Macaco não sabia o que fazer, mas Camilo sabia. E também sabia que não dava para esperar ordens do Macaco, muito menos a sua aprovação. Até porque ele não suportava mais obedecer àquele cara. Camilo queria defender a sua nova casa, a sua quadra, mas não poderia fazer isso sozinho. Por isso fundou a Irmandade Secreta para proteger as terras da quadra 306. Só as crianças mais fortes e inteligentes poderiam se tornar espiões ali. E é claro que ninguém poderia ficar sabendo, muito menos o Macaco. Henrique foi o primeiro a ser convocado. Claro. Logo em seguida, o Tasmânia. Camilo o ensinou como fazia os seus famosos balonetes e o colocou como responsável pela confecção dos balonetes especiais, que só podiam ser usados por pessoas da Irmandade Secreta. Escondidos do resto grupo, em um terreno baldio, eles treinavam e brincavam juntos para proteger a 306 de uma possível invasão dos garotos da 305. Com o tempo, mais pessoas do grupo foram sendo convocadas para fazer parte. A maioria não tinha ideia da existência da irmandade. Muito menos que os seus amigos já faziam parte. Todos acabavam topando, empolgados. Era uma proposta irrecusável.
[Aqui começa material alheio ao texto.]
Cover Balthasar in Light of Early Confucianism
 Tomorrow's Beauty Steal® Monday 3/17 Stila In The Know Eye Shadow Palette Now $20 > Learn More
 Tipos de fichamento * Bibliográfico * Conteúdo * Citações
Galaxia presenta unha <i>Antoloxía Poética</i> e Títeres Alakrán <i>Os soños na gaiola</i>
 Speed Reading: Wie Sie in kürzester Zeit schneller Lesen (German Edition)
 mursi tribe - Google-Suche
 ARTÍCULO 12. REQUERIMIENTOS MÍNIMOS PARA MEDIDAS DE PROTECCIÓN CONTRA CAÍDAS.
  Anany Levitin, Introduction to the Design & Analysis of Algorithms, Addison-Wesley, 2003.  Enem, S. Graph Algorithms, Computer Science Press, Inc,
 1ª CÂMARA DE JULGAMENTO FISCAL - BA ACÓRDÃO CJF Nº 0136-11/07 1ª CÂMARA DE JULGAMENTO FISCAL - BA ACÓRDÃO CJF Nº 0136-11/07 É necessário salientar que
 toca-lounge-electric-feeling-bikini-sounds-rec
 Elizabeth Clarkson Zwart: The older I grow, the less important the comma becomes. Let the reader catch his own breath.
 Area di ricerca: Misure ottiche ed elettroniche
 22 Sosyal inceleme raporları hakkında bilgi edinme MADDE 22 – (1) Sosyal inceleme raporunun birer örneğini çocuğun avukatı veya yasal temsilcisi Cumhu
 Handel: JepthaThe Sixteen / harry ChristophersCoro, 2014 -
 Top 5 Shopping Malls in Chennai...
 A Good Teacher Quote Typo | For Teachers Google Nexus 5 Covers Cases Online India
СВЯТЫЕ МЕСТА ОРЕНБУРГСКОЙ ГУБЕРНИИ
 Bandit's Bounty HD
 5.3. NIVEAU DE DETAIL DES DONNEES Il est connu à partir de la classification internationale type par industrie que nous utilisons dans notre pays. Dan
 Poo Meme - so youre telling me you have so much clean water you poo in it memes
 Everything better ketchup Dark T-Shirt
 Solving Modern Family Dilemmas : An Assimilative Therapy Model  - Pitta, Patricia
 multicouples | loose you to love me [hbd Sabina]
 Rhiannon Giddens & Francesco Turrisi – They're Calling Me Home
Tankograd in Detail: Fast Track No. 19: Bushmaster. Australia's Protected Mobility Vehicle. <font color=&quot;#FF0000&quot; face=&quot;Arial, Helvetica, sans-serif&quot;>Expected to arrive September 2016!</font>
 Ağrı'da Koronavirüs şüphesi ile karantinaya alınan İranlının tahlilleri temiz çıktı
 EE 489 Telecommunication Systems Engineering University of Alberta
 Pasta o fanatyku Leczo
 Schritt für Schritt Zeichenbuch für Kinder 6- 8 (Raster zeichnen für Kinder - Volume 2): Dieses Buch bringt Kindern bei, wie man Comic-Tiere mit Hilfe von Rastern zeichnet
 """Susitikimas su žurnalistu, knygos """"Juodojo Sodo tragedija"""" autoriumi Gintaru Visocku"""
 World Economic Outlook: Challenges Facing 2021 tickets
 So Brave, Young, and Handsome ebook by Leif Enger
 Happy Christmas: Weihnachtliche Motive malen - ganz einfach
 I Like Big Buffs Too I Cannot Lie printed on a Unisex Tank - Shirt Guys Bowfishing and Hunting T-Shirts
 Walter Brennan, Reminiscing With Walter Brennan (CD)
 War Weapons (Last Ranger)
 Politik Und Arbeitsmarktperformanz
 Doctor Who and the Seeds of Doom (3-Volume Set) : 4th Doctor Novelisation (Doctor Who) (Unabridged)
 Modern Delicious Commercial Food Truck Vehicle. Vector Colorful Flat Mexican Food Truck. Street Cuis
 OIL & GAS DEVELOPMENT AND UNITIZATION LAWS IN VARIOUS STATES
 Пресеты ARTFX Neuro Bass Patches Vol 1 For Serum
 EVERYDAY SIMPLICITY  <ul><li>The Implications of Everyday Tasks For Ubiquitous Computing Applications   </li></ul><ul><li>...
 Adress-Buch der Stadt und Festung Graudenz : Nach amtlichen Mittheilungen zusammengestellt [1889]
Os treinamentos secretos eram legais, as brincadeira também, todos tinham voz e espaço para sugerir novas brincadeiras e regras. Todo mundo estava bem feliz de estar na irmandade. O grupo inteiro já fazia parte, com exceção do Macaco. Tinha chegado a hora dele saber. Então um dia Camilo decidiu ir até a árvore em que o Macaco costumava ficar e subiu com ele para conversarem. Lá em cima, contou tudo para o Macaco, disse que havia criado a Irmandade Secreta para proteger a quadra dos moleques da 305; todo mundo já fazia parte, inclusive o Tasmânia, o seu braço direito. Só faltava ele. E ele estava convidado para participar, mas teria que fazer o treinamento assim como todo mundo. Ele ficou surpreso e fingiu não se interessar. Só que o seu olho não conseguia mentir, ele se sentia traído. Como ninguém tinha dado uma palavra? Como todos eles tinham sido tão fiéis ao Camilo e não a ele. Macaco não queria recusar a proposta, afinal, todos os seus amigos, ou subordinados, já faziam parte. Por outro lado, ele também não queria abrir mão do seu trono. Na cabeça dele, fazer parte da irmandade tornaria Camilo o seu líder, tirando dele todo o seu poder. Ele queria entrar, só não iria se submeter a ser comandado por alguém. Foi necessário que os dois chegassem a um acordo.
Macaco entrou para o grupo, agora era parte da irmandade. E, para isso, dividiu o poder sobre as terras da quadra 306 com o Camilo. Agora os dois eram líderes. Os dois mandavam juntos. No fim, isso só serviu para enfraquecer tanto o poder do Macaco como o de Camilo. Finalmente acabou. Ninguém mais mandava em ninguém. Todos tinham voz, eram uma verdadeira irmandade.
Camilo achava assim muito mais divertido. Só não mais divertido do que ter tramado com Henrique roubar todos os canos PVCs da quadra e culpar os valentões da 305.